== EXTRACTED ENTRIES

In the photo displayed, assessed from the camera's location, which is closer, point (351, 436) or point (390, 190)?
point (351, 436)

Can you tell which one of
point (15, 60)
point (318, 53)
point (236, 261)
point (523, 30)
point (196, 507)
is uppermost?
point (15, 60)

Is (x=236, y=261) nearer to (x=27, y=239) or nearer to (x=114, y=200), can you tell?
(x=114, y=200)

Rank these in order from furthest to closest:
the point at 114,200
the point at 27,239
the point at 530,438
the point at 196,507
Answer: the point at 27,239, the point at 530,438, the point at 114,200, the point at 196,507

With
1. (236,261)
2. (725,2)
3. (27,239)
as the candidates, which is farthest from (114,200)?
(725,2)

====
== EXTRACTED ENTRIES

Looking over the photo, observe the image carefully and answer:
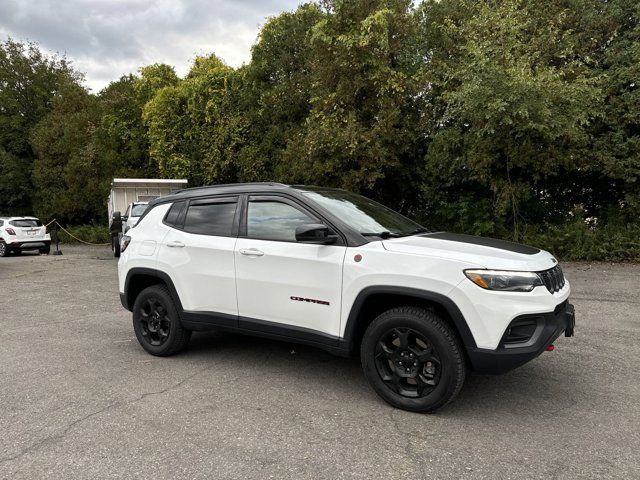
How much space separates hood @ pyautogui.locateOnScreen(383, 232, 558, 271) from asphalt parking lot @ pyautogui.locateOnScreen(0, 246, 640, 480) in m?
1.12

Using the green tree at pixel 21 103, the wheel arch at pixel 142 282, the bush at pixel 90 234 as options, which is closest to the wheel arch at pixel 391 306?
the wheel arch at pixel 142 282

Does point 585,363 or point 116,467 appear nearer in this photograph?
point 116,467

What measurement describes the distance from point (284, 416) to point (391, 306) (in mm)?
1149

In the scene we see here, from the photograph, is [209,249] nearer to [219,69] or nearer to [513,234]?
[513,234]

====

_EXERCISE DIRECTIONS_
State how many lines of the records above contain the word "which", matching case exactly, and give only the number.

_WORKED ANSWER_
4